• **Task to complete**:
Copy the lines in the records below, starting at the line that contains "What sequence does" and ending at the last line of the records.

———

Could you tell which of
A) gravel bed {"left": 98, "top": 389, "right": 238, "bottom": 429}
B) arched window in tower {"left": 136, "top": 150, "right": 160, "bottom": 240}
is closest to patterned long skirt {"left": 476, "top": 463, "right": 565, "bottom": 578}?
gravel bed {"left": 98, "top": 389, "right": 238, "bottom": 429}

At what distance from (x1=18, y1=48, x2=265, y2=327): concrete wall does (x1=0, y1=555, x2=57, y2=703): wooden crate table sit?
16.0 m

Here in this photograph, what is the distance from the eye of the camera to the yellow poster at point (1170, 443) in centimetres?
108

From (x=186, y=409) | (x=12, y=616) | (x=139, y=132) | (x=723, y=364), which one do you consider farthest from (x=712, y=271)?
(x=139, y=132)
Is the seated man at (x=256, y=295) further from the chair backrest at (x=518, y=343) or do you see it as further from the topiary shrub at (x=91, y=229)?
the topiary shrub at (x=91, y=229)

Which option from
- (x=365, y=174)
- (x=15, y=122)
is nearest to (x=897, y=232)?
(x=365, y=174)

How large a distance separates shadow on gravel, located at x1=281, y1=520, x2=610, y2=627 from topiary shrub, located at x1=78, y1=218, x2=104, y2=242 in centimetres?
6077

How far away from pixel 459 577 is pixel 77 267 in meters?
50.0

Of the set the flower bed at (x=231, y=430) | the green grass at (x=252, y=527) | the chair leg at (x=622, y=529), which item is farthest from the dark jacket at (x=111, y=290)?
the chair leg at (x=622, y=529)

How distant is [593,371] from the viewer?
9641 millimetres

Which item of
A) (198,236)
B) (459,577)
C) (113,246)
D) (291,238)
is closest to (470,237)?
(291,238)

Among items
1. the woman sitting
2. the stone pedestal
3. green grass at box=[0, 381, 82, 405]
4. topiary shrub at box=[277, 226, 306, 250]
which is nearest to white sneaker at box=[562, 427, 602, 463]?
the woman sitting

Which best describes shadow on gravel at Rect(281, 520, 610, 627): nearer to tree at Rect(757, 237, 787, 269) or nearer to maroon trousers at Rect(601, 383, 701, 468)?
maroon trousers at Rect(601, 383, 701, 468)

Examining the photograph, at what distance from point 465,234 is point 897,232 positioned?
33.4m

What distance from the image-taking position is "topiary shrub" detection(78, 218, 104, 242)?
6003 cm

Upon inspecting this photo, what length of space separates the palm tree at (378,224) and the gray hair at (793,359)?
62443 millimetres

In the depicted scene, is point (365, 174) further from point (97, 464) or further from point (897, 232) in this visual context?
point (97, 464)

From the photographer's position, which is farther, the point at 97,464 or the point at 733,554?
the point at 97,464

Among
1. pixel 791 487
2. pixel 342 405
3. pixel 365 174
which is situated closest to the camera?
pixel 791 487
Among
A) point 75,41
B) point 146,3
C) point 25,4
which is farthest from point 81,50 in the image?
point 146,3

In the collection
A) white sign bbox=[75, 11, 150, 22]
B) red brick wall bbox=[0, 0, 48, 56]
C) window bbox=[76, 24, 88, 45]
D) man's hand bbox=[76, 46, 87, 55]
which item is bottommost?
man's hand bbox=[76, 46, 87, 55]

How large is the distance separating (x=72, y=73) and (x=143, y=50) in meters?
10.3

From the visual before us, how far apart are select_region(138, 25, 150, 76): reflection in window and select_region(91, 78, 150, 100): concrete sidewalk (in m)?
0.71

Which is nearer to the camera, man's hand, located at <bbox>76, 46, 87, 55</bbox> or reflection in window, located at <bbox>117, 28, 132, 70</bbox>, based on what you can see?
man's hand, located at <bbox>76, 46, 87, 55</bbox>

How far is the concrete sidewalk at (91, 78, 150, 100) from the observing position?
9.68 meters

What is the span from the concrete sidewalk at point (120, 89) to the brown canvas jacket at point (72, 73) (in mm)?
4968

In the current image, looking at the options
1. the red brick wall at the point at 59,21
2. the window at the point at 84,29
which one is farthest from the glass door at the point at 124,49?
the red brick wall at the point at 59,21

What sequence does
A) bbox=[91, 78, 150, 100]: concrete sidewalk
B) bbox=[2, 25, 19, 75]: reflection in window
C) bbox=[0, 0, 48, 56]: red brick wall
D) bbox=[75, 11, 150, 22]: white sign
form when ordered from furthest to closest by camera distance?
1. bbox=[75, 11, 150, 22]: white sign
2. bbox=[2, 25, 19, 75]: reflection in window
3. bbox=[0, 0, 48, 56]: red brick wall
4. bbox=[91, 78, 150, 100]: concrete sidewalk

———

• **Answer to this task**:
What sequence does
A) bbox=[91, 78, 150, 100]: concrete sidewalk
B) bbox=[2, 25, 19, 75]: reflection in window
C) bbox=[0, 0, 48, 56]: red brick wall
D) bbox=[75, 11, 150, 22]: white sign
form when ordered from furthest to closest by camera distance?
1. bbox=[75, 11, 150, 22]: white sign
2. bbox=[2, 25, 19, 75]: reflection in window
3. bbox=[0, 0, 48, 56]: red brick wall
4. bbox=[91, 78, 150, 100]: concrete sidewalk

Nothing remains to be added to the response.